Шрифт:
Интервал:
Закладка:
Над иными издевалось лагерное начальство. Содержимое выгребной ямы за уборной увозили в бочках за зону. На 6-м лагпункте начальство (вероятно, ему это казалось остроумным) запрягало в эту бочку немок. И вот три немки вместо лошади возили ассенизационную бочку, а погоняла их, скажем, украинка. Кстати, потом приехавшие с Воркуты, рассказывали, что там в бочку запрягали бычка, названного Йоська нарочно, как Сталина. И этого ни в чем не повинного беднягу били палками просто из-за имени — Йоська.
Эта ненависть меня потрясала. Была одна лишь национальность, которая никого не ненавидела, — русские. Никогда и никого они по национальному признаку не ненавидели. За все годы лагеря я убедилась, что русские отличались скорее даже недопустимым не отсутствием ненависти к другим народам — это-то правильно, а, к сожалению, явным недостатком национальной солидарности. Все помогали своим, людям одной национальности. Русские помогали всем, кому плохо. Если пытались говорить: «Слушайте, надо помочь, вот русская женщина, ей очень плохо», ответ был простой: «Ну и что ж, что русская, а вот той еще хуже. Она латышка».
Я наблюдала это в течение всех лагерных лет. В то же время на каждом лагпункте, где я была — три года на 6-м и пять на 1-м, — всегда находились люди, которые, как и я, были поражены этой ненавистью. И мы вместе начинали с ней бороться. Может показаться странным, но одним из методов нашей борьбы была самодеятельность, хотя правильнее назвать это творчеством. Именно оно помогало угасить ту взаимную ненависть. На каждом лагпункте сразу находились люди, желавшие участвовать в самодеятельности. Участвовать сверх работы, репетировать после двенадцатичасовой смены — ведь пели и танцевали те же девушки, что сидели за швейными машинками. Начальство этому не препятствовало: ему полагалось отчитываться в том, что в лагере имеется самодеятельность.

##########

> ЗАДАНИЕ A
Кого, согласно отрывку о лагере, начальство на 6-м лагпункте запрягало в ассенизационную бочку?
> ЗАДАНИЕ B
Напишите продолжение отрывка о лагере, начиная сразу после его последнего предложения.
Записи для выполнения заданий не требуются.

##########

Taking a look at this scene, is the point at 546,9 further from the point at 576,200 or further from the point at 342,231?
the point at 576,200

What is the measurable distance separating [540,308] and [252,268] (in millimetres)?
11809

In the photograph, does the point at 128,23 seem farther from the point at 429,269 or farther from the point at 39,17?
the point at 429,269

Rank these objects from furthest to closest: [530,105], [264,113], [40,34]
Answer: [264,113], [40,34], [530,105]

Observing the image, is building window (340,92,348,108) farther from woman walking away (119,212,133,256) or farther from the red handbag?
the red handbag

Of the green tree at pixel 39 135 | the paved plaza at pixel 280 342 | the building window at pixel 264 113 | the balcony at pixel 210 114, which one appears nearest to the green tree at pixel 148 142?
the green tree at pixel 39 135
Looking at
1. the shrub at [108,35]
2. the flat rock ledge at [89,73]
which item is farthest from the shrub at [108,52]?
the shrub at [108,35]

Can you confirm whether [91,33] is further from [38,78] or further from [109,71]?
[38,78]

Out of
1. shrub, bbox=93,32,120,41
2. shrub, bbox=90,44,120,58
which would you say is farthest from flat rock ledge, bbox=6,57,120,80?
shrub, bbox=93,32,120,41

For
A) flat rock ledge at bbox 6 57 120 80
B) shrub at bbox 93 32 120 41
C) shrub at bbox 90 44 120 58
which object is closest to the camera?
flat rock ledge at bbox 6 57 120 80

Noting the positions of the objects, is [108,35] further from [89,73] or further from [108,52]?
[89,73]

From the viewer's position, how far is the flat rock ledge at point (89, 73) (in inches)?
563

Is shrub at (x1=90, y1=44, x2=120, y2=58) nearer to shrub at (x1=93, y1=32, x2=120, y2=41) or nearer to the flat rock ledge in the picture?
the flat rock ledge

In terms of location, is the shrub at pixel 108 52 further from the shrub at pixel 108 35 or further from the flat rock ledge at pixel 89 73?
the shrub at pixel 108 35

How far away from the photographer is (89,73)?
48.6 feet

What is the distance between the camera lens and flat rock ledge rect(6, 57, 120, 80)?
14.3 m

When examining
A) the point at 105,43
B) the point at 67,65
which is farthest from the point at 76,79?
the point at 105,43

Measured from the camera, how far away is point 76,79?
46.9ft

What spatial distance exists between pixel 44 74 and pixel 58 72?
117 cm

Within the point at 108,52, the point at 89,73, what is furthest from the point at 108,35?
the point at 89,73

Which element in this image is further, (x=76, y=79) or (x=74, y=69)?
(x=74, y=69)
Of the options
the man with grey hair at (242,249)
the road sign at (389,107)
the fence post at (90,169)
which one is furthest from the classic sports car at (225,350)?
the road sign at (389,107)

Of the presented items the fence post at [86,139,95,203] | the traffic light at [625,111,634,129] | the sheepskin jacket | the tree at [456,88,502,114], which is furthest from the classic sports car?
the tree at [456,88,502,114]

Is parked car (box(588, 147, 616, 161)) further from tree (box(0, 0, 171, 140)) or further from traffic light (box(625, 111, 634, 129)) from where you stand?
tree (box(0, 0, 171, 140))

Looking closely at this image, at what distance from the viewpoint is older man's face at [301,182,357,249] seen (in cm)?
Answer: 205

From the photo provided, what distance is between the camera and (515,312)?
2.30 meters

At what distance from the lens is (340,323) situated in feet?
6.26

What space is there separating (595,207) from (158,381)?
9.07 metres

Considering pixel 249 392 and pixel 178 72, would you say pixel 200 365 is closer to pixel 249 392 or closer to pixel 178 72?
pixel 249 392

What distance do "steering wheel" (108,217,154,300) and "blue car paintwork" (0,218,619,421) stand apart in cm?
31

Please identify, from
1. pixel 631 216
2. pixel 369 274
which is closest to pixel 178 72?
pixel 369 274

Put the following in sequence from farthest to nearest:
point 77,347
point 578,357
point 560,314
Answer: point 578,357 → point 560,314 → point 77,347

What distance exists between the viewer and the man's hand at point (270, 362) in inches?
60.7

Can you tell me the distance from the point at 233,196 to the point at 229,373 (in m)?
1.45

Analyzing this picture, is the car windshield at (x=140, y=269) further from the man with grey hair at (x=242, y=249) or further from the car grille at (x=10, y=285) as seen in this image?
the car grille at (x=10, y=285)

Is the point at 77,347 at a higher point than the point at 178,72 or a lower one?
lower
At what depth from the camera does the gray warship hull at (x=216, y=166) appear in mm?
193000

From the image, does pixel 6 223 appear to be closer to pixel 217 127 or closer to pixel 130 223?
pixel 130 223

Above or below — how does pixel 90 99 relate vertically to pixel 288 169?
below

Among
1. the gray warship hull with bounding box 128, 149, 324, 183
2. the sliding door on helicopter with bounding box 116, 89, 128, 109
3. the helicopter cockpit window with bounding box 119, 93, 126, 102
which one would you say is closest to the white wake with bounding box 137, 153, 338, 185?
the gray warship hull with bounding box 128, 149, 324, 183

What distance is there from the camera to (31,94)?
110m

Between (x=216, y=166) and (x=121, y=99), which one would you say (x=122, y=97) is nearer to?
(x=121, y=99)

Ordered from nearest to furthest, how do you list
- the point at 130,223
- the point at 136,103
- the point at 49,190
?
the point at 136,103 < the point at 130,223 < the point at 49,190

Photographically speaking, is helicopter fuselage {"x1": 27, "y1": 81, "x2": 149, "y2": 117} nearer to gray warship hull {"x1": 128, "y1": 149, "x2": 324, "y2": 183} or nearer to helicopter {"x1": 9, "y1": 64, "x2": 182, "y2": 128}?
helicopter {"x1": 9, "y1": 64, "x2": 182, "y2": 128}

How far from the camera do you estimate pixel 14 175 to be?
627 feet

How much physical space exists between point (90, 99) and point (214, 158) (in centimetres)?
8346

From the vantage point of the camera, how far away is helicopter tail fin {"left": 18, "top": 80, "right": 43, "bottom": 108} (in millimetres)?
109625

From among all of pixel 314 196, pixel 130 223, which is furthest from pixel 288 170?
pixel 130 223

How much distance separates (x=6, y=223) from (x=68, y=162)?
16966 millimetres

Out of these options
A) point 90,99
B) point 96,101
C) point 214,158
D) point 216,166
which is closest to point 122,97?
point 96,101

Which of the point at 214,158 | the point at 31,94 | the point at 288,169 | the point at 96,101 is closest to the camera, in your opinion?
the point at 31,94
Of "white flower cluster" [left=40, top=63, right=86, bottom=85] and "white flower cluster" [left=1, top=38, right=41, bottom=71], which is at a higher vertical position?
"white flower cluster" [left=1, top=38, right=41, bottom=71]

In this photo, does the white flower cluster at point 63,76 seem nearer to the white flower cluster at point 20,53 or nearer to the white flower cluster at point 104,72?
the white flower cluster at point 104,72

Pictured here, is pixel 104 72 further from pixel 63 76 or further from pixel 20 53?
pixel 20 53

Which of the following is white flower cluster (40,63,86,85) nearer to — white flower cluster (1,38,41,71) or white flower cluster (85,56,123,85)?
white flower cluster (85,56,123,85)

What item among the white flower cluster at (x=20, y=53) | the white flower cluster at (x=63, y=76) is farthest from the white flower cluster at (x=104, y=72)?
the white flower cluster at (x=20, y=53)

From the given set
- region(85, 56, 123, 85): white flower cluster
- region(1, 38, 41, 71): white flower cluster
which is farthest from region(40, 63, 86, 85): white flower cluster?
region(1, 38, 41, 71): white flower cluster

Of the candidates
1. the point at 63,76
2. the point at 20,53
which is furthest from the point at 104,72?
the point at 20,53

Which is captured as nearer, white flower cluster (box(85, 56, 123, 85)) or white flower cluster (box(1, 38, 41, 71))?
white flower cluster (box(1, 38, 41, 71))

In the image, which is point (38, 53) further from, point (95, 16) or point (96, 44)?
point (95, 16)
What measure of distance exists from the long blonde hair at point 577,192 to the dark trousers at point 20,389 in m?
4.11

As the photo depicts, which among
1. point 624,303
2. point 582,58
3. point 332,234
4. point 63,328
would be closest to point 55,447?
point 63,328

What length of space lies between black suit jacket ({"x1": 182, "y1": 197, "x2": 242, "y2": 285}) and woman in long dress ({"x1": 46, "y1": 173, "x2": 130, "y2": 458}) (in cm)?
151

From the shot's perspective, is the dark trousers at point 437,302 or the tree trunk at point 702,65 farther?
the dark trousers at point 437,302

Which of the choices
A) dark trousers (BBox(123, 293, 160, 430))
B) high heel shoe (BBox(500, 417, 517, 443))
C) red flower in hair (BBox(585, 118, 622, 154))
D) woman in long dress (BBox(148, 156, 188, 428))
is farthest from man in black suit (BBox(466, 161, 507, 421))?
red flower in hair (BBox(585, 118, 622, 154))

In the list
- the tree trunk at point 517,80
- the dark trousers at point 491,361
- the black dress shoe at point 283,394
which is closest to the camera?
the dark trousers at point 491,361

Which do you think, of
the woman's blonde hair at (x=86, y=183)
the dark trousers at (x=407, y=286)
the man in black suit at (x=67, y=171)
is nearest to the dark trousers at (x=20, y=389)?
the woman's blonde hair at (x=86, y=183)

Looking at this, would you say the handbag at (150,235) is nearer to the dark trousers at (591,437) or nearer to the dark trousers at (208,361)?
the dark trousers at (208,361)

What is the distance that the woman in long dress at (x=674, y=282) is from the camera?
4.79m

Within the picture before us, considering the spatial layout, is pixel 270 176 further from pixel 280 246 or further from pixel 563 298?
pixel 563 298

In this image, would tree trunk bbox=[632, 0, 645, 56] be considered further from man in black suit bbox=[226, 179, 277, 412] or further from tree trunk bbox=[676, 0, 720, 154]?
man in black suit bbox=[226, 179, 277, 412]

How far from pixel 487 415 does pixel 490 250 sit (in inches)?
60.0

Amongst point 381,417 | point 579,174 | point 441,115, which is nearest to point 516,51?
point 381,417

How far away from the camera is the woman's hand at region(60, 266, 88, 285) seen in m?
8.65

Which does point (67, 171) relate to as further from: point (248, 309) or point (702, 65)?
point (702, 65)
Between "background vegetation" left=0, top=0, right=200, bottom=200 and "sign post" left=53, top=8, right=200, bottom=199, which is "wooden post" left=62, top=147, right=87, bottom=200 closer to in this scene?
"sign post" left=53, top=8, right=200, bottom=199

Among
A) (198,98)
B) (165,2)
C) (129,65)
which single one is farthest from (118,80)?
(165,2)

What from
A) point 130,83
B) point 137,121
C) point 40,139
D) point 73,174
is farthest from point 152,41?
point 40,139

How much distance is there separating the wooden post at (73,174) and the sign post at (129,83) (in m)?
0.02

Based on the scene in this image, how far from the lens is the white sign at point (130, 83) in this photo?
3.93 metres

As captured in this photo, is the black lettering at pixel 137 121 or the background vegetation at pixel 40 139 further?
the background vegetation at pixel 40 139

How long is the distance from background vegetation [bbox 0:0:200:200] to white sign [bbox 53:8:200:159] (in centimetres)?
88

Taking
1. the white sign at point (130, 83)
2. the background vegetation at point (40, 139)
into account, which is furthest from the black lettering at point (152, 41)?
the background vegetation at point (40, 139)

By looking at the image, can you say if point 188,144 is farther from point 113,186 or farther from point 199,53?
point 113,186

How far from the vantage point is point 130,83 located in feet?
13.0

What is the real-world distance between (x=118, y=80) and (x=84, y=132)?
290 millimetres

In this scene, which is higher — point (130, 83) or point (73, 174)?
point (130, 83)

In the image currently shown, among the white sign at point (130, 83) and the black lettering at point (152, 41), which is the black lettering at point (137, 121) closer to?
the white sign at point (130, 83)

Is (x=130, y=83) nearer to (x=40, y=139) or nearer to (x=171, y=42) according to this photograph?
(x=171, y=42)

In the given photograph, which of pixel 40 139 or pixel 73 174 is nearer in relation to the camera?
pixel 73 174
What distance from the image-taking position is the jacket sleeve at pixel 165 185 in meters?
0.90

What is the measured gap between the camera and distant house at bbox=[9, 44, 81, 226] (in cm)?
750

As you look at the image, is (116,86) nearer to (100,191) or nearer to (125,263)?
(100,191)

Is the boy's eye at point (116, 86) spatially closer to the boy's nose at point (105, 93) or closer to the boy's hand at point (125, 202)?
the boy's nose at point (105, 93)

##########

> РЕЗУЛЬТАТ A
Трёх немок, которые возили бочку вместо лошади.

> РЕЗУЛЬТАТ B
Скоро на 1-м лагпункте я сблизилась с украинкой из Львова Лесей. Это была умная милая женщина. Ей удалось получить от оставшейся на свободе тетки аккордеон. Это была наша опора. Самый лучший способ работать с людьми — хоровое пение и танцы. Нужно было уговорить украинок, чтобы они танцевали с литовками, латышками, эстонками их национальные танцы. Нужно было уговорить прибалтиек петь с украинками украинские песни. Русские-то легко включались в любой танец и любую песню. Так нам удалось вытащить молоденькую украинку из секты «свидетелей Иеговы» (выступления на сцене с сектанством несовместимы).
Интересно, что с женщинами всех национальностей можно было договориться индивидуально, кроме полек. Говорить с каждой из них в отдельности было бесполезно. На каждом лагпункте находилась незаметная очень пожилая женщина, которая командовала польками. Всем известны солидарность и внутренняя организованость евреев. Но это ничто по сравнению с польской! Я уже знала потом, что нужно вычислить эту пани Зосю или пани Яну и идти к ней с уговорами: «Пани Зосенька, ну позвольте, пожалуйста, девочкам станцевать краковяк на сцене! Сделаем костюмы. Будут еще литовки и украинки, но нам так хочется польский танец показать!». Если я ее уговорю, как солдаты, являются на репетицию все. Если она не согласна, то хоть умри, а ни одна полька не придет. Что было за плечами у этих женщин, мы не знали, не спрашивали.
Была у нас Дита Эльснер, немецкая балерина, которая ставила танцы. Была еще одна прекрасная балерина из Минска. Лида Кохно пела, пела и Валерия Джулай из Воркуты. Украинки пели почти все. Так что главное было — начать петь и танцевать вместе. Леся аккомпанировала всем одинаково — украинкам ничуть не лучше, чем эстонкам.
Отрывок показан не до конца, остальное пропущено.